Roh's commitment to engagement with North Korea was so pronounced that it produced a stunning last-minute turn of events that some here feared could have cost him the election.
In the final day of campaigning Wednesday, Roh's comments about North Korea shocked a former rival candidate and 11th-hour supporter, Chung Mong-joon, scion of the Hyundai empire, causing him to drop their painstakingly arranged alliance. In that speech, with Chung standing nearby, Roh said, "If the U.S. and North Korea start a war, we will stop it."
Some took his comments to imply that South Korea would take a neutral position in any dispute between the United States and North Korea. Later that evening, through a spokesman, Chung denounced his former partner's speech, saying, "The United States is our ally and our view is that the U.S. has no reason to fight North Korea."
Many here assumed Chung's abrupt withdrawal of support would have a devastating impact on Roh's chances.
The two men forged their alliance last month after a hastily arranged primary election aimed at producing a candidacy that could defeat the conservative Lee, whom opinion surveys had until then consistently ranked as the frontrunner. Roh defeated Chung in the primary and was catapulted into the frontrunner's position.
Yesterday afternoon, Roh, 56, restated the assertive diplomatic position he has taken throughout the three-week campaign. "We must have dialogue with the North and with the U.S.," he told a crowd in downtown Seoul. "In this way, we must make sure that the North-U.S. dispute does not escalate into a war."
South Korean politics have a long history of dirty tricks. In the last election, the national intelligence service reportedly sought to pay North Korea to stage a border incident in order to boost the conservative candidate. So alternative theories abounded yesterday about Chung's motives, with people invoking everything from a fear of a vendetta against Hyundai if Lee won to heavy backstage lobbying by Washington.

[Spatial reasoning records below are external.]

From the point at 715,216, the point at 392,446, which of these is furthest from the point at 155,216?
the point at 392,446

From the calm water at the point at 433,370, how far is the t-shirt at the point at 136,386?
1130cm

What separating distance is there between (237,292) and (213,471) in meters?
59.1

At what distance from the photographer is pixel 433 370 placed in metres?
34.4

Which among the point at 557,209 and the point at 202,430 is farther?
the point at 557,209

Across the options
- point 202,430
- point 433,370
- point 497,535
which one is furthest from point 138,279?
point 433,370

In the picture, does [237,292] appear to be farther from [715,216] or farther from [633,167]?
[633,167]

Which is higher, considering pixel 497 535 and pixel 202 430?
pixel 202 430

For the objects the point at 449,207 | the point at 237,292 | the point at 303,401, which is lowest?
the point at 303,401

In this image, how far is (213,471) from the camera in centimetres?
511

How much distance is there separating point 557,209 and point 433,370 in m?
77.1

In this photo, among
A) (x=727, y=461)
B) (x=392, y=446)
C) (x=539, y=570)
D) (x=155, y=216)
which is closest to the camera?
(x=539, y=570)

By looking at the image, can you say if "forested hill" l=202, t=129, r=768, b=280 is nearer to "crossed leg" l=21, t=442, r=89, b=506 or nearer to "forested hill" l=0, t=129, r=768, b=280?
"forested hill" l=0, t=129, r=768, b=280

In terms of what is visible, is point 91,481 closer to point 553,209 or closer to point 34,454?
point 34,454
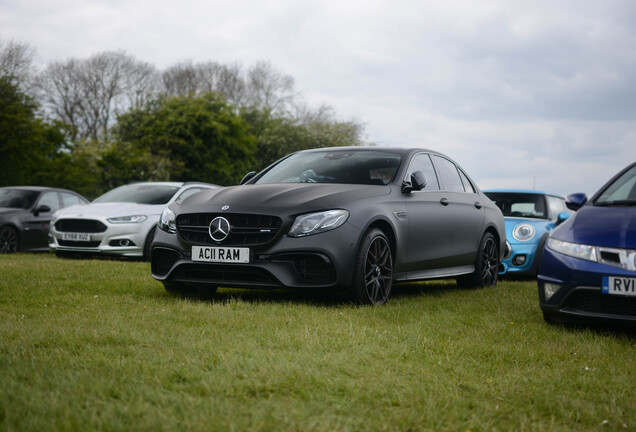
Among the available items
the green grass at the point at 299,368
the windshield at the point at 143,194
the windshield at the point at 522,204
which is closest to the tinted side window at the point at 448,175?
the green grass at the point at 299,368

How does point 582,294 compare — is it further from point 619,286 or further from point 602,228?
point 602,228

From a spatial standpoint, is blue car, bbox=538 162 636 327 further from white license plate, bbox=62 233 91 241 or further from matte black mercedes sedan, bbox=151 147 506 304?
white license plate, bbox=62 233 91 241

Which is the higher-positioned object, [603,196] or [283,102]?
[283,102]

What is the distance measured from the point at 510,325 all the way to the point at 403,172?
2.15 m

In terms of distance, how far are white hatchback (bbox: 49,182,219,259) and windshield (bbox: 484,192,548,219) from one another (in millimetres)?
4746

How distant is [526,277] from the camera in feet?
38.3

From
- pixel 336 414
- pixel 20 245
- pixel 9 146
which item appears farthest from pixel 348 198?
pixel 9 146

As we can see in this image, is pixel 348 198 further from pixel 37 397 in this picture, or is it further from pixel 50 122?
pixel 50 122

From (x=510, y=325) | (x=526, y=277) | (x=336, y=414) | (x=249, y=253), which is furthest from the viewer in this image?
(x=526, y=277)

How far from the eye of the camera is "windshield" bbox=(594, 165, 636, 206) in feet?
20.4

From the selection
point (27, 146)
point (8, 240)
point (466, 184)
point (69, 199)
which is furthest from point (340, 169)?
point (27, 146)

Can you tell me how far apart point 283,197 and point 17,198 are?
382 inches

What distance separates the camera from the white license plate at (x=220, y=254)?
254 inches

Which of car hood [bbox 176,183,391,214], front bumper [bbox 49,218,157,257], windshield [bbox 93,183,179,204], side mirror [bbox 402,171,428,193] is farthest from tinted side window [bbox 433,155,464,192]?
windshield [bbox 93,183,179,204]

If relations with North Korea have been at the center of the campaign from the start, South Korea's ties with the United States have been its barely concealed subtext. In recent weeks, the country has seen some of the biggest demonstrations in a generation as crowds in Seoul and other cities protested the acquittal of two U.S. soldiers in the accidental death of two schoolgirls who were crushed by their armored vehicle in June.
The anti-American sentiment appeared to give a strong boost to Roh, who once advocated the outright withdrawal of the United States' 37,000 troops from South Korea when he was a labor lawyer in the 1980s.
The protests appeared to put Lee, whose diplomatic views are close to those of the Bush administration, on the defensive.
Roh now must reconcile the dual yearnings of South Korea's sophisticated and increasingly affluent younger generations for more autonomy from the United States and reduced tensions with North Korea with his country's continued heavy reliance on U.S. security guarantees.